By analyzing existing cross correlation between Vanguard Institutional Index and Swan Defined Risk, you can compare the effects of market volatilities on Vanguard Institutional and Swan Defined and check how they will diversify away market risk if combined in the same portfolio for a given time horizon. You can also utilize pair trading strategies of matching a long position in Vanguard Institutional with a short position of Swan Defined. Check out your portfolio center. Please also check ongoing floating volatility patterns of Vanguard Institutional and Swan Defined.

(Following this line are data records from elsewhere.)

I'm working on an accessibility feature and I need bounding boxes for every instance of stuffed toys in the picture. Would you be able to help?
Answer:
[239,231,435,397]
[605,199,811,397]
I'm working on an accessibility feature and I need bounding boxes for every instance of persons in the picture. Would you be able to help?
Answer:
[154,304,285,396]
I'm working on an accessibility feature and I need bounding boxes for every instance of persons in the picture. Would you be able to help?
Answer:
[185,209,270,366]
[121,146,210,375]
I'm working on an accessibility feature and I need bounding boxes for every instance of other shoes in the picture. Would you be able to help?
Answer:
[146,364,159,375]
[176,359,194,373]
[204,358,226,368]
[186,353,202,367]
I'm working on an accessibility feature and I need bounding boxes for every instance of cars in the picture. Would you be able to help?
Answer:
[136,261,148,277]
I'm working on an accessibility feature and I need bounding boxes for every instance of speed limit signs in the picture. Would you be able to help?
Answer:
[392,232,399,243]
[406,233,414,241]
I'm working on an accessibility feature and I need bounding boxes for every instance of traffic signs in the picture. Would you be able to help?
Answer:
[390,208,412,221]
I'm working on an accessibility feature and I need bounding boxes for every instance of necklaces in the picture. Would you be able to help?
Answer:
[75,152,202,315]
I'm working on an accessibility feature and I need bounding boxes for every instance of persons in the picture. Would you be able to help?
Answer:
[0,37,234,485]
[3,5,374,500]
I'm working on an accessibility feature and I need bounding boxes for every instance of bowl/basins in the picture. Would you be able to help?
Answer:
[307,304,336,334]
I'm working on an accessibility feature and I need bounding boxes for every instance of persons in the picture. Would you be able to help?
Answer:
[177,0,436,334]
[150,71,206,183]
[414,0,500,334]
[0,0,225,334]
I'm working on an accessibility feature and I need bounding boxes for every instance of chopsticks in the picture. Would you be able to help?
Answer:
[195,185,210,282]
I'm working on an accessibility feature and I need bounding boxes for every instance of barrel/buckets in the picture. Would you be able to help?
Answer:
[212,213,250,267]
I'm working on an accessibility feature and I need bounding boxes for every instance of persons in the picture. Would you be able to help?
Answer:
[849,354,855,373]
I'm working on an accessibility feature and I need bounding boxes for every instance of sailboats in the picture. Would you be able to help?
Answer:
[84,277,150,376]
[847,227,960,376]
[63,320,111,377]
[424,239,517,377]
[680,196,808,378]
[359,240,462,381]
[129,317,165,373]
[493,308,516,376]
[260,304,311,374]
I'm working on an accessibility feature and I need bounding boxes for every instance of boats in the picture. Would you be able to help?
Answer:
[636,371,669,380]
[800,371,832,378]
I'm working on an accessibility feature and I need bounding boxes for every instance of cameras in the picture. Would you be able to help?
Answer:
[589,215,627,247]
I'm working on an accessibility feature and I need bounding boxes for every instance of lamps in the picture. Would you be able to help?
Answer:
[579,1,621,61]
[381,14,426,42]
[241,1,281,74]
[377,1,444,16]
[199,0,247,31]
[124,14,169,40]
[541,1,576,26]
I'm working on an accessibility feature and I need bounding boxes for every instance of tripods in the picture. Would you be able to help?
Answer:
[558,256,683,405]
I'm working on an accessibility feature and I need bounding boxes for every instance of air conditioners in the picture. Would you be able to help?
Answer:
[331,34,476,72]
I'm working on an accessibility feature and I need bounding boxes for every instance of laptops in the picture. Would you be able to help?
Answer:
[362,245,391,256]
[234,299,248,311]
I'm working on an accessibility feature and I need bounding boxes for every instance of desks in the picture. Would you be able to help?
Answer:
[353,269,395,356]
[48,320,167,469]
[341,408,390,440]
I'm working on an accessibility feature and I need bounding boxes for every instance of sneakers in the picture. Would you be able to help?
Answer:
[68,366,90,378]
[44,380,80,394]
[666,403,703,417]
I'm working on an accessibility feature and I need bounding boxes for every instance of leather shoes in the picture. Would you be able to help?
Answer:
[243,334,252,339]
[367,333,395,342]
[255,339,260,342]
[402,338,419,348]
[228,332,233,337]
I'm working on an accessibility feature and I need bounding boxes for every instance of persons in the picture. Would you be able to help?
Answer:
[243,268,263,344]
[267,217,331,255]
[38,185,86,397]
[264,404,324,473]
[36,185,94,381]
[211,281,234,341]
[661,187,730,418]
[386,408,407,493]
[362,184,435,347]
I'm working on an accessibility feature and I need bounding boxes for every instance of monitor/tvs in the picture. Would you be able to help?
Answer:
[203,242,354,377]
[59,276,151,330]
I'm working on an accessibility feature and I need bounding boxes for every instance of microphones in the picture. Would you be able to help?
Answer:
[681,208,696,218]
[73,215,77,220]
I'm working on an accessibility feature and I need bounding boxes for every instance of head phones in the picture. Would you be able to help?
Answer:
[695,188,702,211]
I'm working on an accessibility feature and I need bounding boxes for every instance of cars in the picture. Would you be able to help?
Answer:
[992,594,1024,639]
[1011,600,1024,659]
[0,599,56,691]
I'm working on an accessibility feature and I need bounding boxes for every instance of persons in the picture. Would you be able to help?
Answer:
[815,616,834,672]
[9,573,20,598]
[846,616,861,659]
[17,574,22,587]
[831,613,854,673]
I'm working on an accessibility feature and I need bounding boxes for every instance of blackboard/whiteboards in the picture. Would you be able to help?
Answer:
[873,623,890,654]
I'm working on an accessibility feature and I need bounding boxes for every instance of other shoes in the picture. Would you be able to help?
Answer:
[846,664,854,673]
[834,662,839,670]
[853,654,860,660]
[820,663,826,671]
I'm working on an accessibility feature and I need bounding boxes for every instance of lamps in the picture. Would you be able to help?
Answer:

Diversification Opportunities for Vanguard Institutional and Swan Defined

0.93
  Correlation Coefficient

Almost no diversification

The 3 months correlation between Vanguard and Swan is 0.93. Overlapping area represents the amount of risk that can be diversified away by holding Vanguard Institutional Index and Swan Defined Risk in the same portfolio, assuming nothing else is changed. The correlation between historical prices or returns on Swan Defined Risk and Vanguard Institutional is a relative statistical measure of the degree to which these equity instruments tend to move together. The correlation coefficient measures the extent to which returns on Vanguard Institutional Index are associated (or correlated) with Swan Defined. Values of the correlation coefficient range from -1 to +1, where. The correlation of zero (0) is possible when the price movement of Swan Defined Risk has no effect on the direction of Vanguard Institutional i.e., Vanguard Institutional and Swan Defined go up and down completely randomly.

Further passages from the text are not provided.